Raw data >>
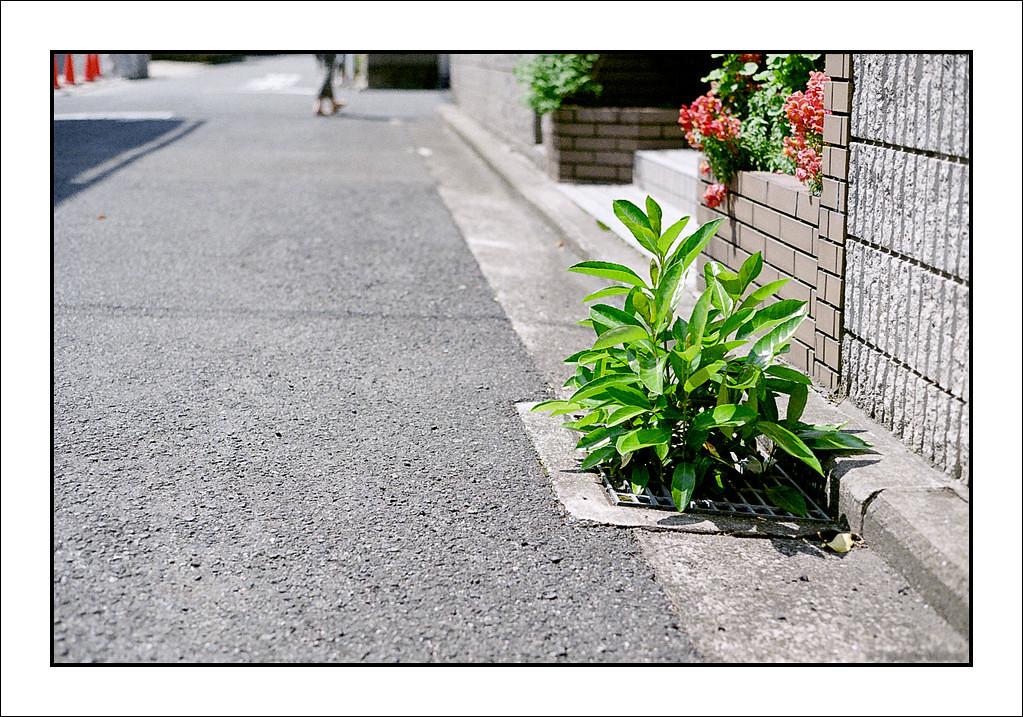 2012-05-05-_377_Scan001_00738-Edit.jpg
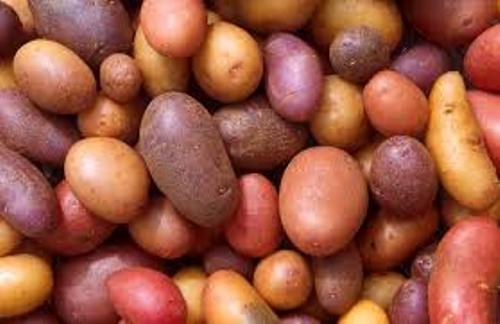 Potato Pictures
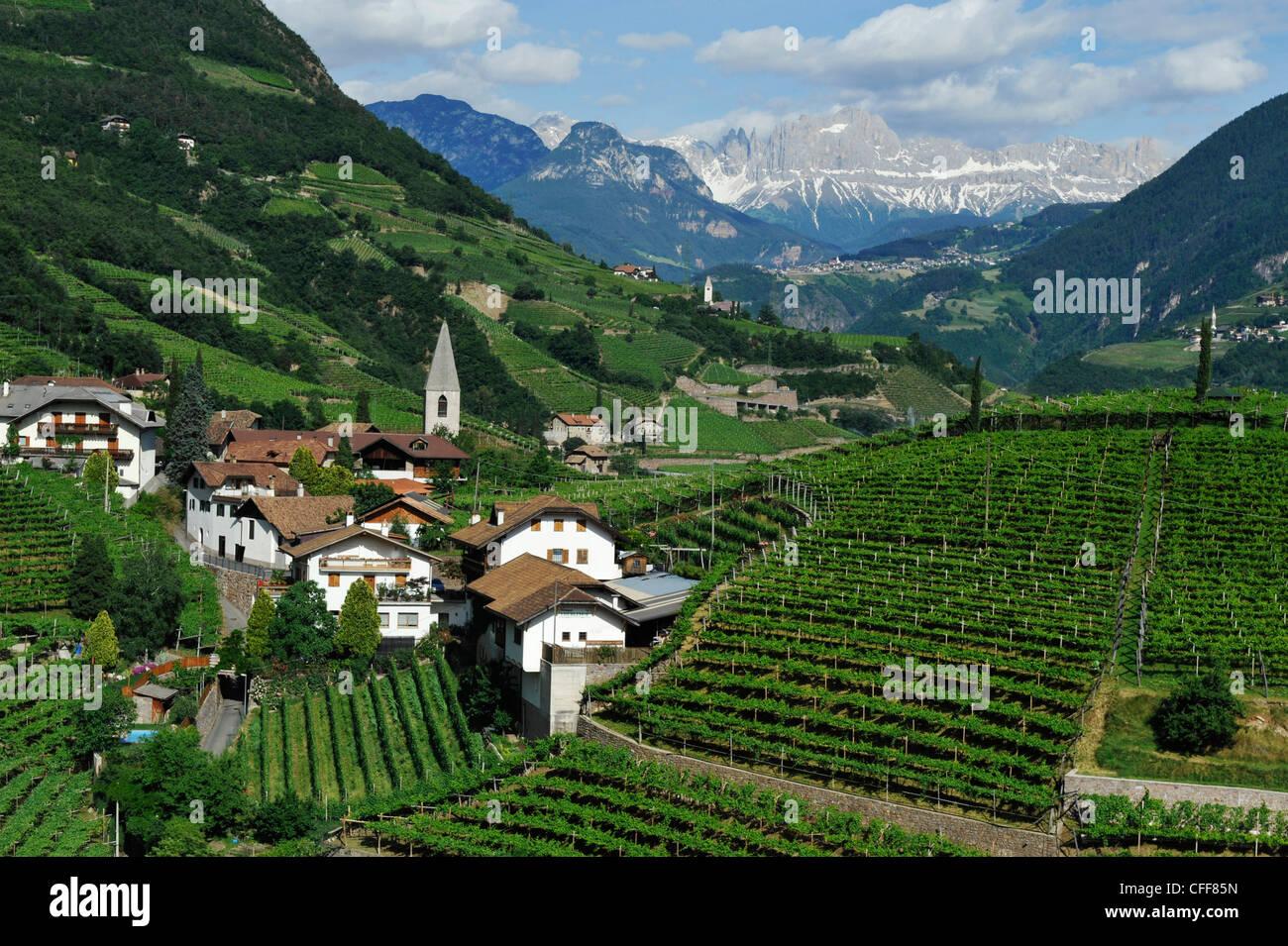 Vineyard and houses under clouded sky, Bolzano Rentsch, Dolomites, South Tyrol, Alto Adige, Italy, Europe - Stock Image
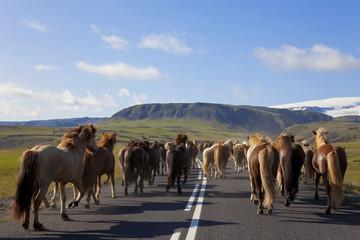 Herd of Icelandic Horses Running Down A Road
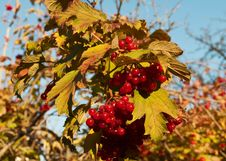 Free Red Viburnum Royalty Free Stock Photo - 17602605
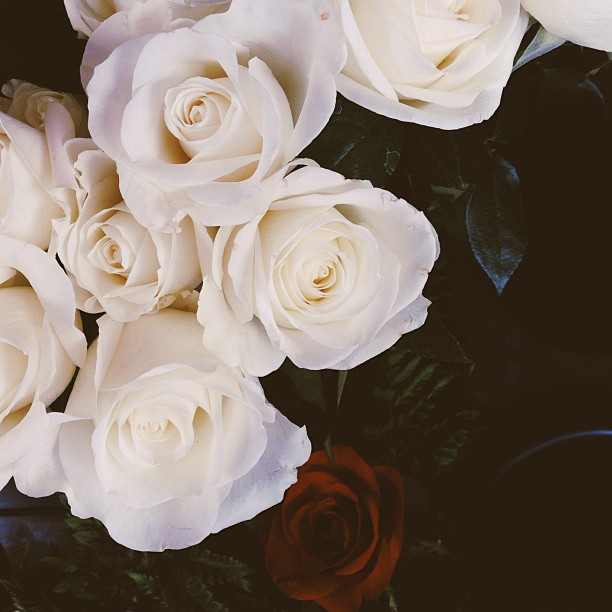 These are for you @mermaaidy :)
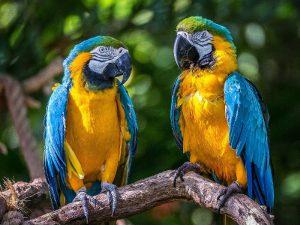 Попугаи вдвоем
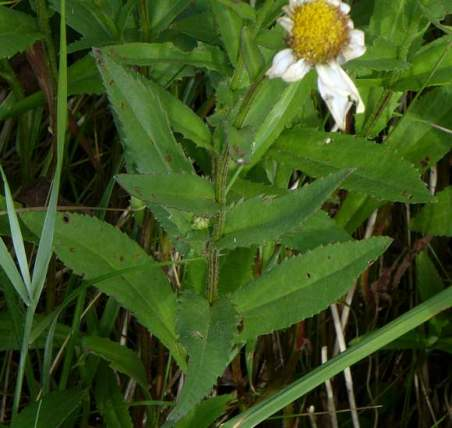 Alternating leaves close together Flowering much later than Oxeye Daisy, in July to September. The leaves differ from those of Oxeye Daisy in that they are lanceolate and acutely-toothed. The upper leaves are attached directly to the angular stem. Lower leaves slowly taper with a wing each side onto the stem.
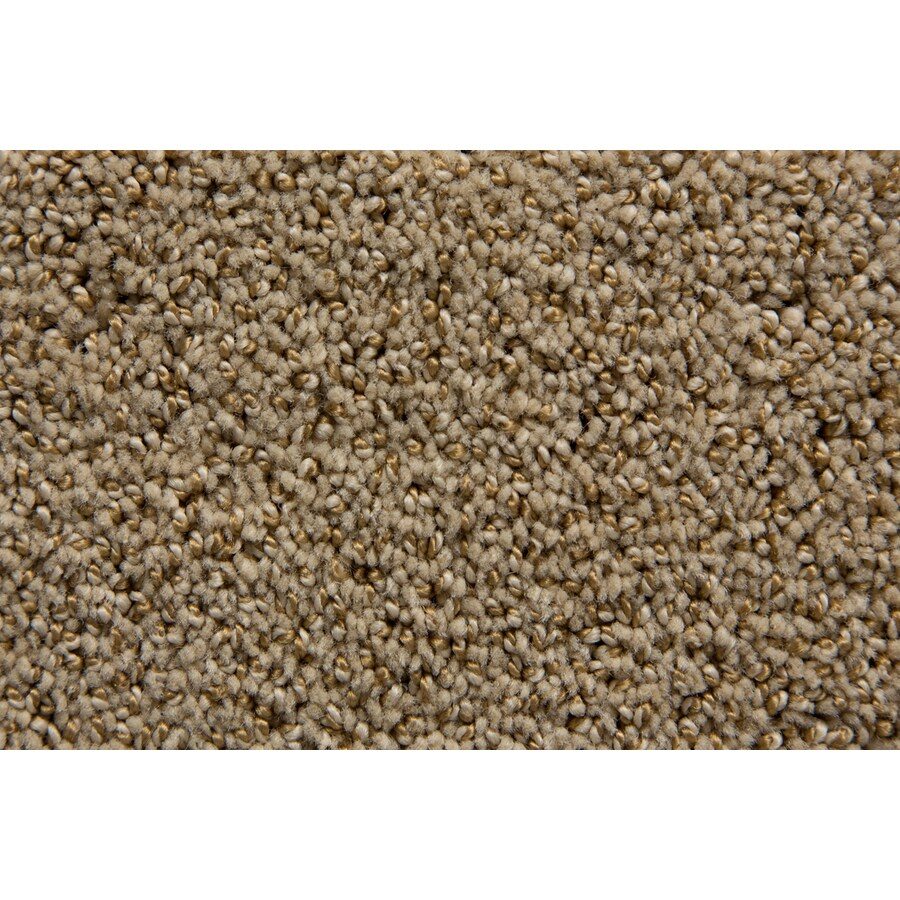 STAINMASTER Mysterious TruSoft Limestone Cut and Loop Carpet Sample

The task >> Output all the records above again exactly, with the pictures dropped.

Answer to the problem >>
 2012-05-05-_377_Scan001_00738-Edit.jpg
 Potato Pictures
 Vineyard and houses under clouded sky, Bolzano Rentsch, Dolomites, South Tyrol, Alto Adige, Italy, Europe - Stock Image
 Herd of Icelandic Horses Running Down A Road
 Free Red Viburnum Royalty Free Stock Photo - 17602605
 These are for you @mermaaidy :)
 Попугаи вдвоем
 Alternating leaves close together Flowering much later than Oxeye Daisy, in July to September. The leaves differ from those of Oxeye Daisy in that they are lanceolate and acutely-toothed. The upper leaves are attached directly to the angular stem. Lower leaves slowly taper with a wing each side onto the stem.
 STAINMASTER Mysterious TruSoft Limestone Cut and Loop Carpet Sample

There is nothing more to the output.